EXERCISE DESCRIPTION → Only lines containing the word "similar" belong in the answer; copy each one from the records.

ENTRIES SHOWN →
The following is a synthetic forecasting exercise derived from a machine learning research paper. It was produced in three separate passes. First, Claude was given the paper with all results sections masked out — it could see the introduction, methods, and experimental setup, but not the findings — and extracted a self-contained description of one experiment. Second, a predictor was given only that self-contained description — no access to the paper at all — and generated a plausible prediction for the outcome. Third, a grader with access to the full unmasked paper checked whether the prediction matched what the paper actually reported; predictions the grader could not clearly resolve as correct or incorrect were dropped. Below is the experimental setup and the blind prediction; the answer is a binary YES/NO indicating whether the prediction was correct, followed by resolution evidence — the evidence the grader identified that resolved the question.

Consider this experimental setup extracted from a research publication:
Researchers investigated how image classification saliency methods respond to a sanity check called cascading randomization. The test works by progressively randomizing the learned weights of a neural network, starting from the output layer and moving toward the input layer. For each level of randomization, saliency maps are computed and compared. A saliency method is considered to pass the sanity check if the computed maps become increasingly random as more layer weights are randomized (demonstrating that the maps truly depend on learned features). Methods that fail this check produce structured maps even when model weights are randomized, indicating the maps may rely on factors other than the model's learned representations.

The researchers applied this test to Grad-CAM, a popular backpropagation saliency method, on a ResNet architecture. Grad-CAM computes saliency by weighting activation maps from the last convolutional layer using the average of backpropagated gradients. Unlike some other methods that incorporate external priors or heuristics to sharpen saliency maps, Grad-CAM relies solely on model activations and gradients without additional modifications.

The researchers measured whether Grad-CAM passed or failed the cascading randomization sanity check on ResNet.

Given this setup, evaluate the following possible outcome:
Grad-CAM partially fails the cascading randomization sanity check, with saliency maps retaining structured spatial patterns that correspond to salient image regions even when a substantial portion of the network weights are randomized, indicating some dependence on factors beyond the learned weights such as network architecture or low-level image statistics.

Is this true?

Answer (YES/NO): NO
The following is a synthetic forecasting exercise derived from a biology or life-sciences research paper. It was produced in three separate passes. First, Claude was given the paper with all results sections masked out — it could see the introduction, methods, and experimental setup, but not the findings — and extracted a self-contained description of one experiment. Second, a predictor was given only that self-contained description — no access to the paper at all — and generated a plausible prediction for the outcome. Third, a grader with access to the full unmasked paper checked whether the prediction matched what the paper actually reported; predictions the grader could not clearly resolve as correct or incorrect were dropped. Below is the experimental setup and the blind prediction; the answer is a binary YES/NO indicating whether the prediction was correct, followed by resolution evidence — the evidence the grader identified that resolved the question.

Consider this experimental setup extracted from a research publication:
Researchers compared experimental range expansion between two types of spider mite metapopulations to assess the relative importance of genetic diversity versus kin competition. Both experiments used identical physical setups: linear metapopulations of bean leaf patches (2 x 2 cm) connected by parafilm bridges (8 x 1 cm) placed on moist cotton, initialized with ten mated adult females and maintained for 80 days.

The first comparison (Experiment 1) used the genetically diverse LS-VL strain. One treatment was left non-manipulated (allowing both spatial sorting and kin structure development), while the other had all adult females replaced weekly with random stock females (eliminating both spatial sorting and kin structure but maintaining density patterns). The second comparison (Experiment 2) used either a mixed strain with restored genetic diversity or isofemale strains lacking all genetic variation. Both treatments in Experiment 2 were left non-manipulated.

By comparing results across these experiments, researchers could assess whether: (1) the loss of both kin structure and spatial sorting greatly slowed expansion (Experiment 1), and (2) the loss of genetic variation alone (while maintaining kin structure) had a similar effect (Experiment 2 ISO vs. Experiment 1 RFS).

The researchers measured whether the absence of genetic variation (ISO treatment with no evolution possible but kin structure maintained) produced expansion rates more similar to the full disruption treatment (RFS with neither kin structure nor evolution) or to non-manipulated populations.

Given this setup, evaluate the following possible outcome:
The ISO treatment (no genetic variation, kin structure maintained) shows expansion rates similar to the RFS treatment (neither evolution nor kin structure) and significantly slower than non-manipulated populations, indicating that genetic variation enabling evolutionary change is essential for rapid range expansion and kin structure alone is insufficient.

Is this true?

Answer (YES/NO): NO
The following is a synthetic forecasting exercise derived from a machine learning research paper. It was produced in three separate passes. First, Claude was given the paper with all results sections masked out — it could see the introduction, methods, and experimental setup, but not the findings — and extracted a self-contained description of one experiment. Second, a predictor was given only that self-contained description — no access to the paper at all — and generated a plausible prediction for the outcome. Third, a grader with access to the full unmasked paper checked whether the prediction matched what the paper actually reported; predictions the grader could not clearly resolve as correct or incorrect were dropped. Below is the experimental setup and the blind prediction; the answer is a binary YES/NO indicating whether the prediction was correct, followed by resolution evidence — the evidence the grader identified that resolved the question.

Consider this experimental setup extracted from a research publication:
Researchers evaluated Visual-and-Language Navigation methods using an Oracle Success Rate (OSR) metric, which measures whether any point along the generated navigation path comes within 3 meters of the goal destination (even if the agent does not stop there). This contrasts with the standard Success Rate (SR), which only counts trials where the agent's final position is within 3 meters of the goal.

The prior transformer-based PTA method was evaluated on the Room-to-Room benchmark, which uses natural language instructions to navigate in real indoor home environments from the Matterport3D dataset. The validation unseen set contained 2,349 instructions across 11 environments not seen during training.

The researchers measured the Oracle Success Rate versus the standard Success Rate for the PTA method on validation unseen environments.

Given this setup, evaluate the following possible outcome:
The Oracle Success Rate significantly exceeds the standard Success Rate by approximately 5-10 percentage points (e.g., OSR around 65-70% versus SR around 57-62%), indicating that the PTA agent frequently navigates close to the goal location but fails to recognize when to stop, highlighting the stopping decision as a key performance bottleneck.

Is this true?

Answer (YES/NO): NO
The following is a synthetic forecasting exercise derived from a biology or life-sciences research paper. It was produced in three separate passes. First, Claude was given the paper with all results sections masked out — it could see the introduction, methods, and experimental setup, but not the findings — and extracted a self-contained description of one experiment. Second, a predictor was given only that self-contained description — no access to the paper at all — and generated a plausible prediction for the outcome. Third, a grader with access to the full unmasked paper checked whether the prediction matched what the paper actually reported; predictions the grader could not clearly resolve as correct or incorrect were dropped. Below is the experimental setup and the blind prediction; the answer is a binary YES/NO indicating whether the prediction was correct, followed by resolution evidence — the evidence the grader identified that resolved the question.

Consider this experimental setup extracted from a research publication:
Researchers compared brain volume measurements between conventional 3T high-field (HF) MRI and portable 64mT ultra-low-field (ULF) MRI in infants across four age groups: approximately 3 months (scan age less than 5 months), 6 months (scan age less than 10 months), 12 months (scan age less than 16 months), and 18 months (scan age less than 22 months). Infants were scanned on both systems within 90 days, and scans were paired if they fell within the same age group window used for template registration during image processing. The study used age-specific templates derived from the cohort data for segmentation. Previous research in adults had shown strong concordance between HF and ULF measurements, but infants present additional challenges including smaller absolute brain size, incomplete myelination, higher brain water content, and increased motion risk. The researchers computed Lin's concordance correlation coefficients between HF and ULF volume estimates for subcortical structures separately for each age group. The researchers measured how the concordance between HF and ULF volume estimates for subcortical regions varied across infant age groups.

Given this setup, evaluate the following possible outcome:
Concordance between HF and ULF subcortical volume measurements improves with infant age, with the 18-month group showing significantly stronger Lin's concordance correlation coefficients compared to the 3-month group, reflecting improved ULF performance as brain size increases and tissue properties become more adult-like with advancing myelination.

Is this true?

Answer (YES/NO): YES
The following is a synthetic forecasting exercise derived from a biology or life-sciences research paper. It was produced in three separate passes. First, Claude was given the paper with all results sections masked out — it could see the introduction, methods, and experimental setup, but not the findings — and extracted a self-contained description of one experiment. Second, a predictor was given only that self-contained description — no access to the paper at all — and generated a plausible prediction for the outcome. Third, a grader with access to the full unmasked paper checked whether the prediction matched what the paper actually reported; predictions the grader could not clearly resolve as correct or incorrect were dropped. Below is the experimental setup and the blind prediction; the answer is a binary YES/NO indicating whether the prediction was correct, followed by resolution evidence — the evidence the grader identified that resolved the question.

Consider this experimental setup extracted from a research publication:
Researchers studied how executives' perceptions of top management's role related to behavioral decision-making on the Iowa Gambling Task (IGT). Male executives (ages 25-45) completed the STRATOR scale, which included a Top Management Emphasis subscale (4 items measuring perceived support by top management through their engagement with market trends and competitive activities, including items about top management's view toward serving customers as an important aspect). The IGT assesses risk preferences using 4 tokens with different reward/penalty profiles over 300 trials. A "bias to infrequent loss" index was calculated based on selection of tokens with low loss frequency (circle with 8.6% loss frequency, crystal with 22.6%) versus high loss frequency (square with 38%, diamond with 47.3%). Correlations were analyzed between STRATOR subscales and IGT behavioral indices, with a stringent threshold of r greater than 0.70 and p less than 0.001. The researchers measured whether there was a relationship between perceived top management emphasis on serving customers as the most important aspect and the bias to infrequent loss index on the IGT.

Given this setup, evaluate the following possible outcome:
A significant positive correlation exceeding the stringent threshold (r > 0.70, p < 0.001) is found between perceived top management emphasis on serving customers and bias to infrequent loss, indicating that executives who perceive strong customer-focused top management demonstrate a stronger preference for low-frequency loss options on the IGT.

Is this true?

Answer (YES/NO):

REPLY TO THE EXERCISE →
By comparing results across these experiments, researchers could assess whether: (1) the loss of both kin structure and spatial sorting greatly slowed expansion (Experiment 1), and (2) the loss of genetic variation alone (while maintaining kin structure) had a similar effect (Experiment 2 ISO vs. Experiment 1 RFS).
The researchers measured whether the absence of genetic variation (ISO treatment with no evolution possible but kin structure maintained) produced expansion rates more similar to the full disruption treatment (RFS with neither kin structure nor evolution) or to non-manipulated populations.
The ISO treatment (no genetic variation, kin structure maintained) shows expansion rates similar to the RFS treatment (neither evolution nor kin structure) and significantly slower than non-manipulated populations, indicating that genetic variation enabling evolutionary change is essential for rapid range expansion and kin structure alone is insufficient.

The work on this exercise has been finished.